A quoi sommes-nous confrontés en réalité ? A un grand mouvement de concentration dans le secteur audiovisuel. Ma priorité, c’est que ce mouvement ne porte pas atteinte à la diversité de la création française. Je n’ai aucun doute : la force de la création, c’est sa diversité. Mais pour cela, il faut préserver des acteurs français solides, que nous savons réguler et qui ont intérêt à investir dans la création française pour se différencier face à des entreprises internationales très consolidées. Nous ne défendrons pas l’exception culturelle si nous ne sommes pas capables de faire vivre une vraie diversité de structures : des entreprises puissantes, capables de porter la création française dans le monde, et des entreprises plus petites, souples, agiles, qui apportent au secteur l’innovation et la créativité dont il a besoin. Si nous ne créons pas les conditions pour faire vivre toute cette diversité, alors nous prenons le risque de voir notre création affaiblie, face au développement de géants partout dans le monde qui allient capacité de production et de diffusion. Cela fait longtemps que Newen cherchait à s’adosser à un groupe plus puissant pour financer son développement international.
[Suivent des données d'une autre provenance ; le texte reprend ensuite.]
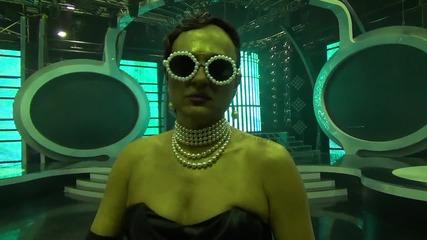 Къци след изпълнението си на Diamonds - Rihanna - Като две капки вода (14.04.2014г.)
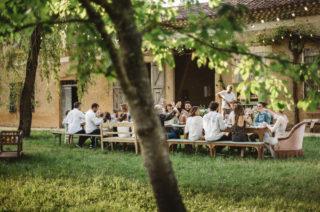 france-wedding-photographer-70-of-100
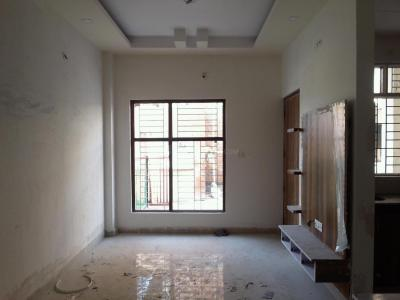Gallery Cover Image of 1350 Sq.ft 3 BHK Independent House for buy in Noida Extension for 3980000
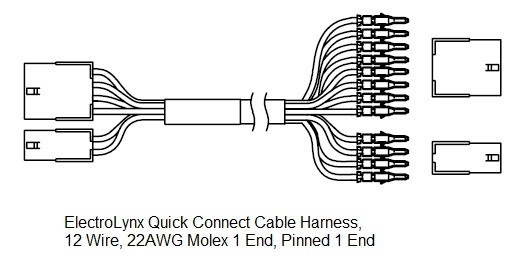 ElectroLynx Quick Connect Wire Cables 12 Wire - Molex 1 End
Ce qui était sur le point de se passer, c’est la prise de contrôle par une grande chaîne étrangère. Je ne suis pas persuadée que cela eût été préférable… Mais je l’ai dit tout aussi clairement : il faut que les intérêts de France Télévisions soient protégés. Aux deux entreprises de négocier les termes.

 

La situation est tendue…

Comme dans beaucoup de négociations.

 

Donc, ça ne vous choque pas qu’une chaîne puisse être le principal actionnaire d’un producteur ?

Non, si c’est un modèle parmi d’autres.

 

Toutes les grandes chaînes européennes, comme la BBC ou la RAI, diminuent considérablement leurs personnels. France Télévisions avait entrepris une politique de départs volontaires. Or, le groupe semble avoir des frais de structures très importants, notamment à France 3. Estimez-vous que ces économies doivent se poursuivre ?

J’ai souhaité renforcer le financement de France Télévisions, qui se trouvait en situation économique délicate, avec des perspectives de déficit de plusieurs dizaines de millions d’euros. En 2016, l’entreprise bénéficiera de 30M€ supplémentaires pour restaurer sa situation économique, et elle aura un financement plus solide, avec la fin des subventions budgétaires et l’affectation directe d’une partie de la taxe sur les opérateurs de communications électroniques. Cela ne dispense pas France Télévisions de continuer ses efforts de gestion dans un contexte où tous les opérateurs en font. Ce que je souhaite, c’est que la France est un audiovisuel public ambitieux pour la culture, tourné davantage vers le jeune public, et exemplaire en matière de gestion. Ce sont des priorités que j’ai fixées à la présidente de France Télévisions.

 

Est-ce que vous ne pensez pas que les pouvoirs publics ont des mesures à prendre pour favoriser les créations de ce que l’on appelle les émissions de flux, un domaine où l’on importe beaucoup de formats, et où, donc, on en crée peu ?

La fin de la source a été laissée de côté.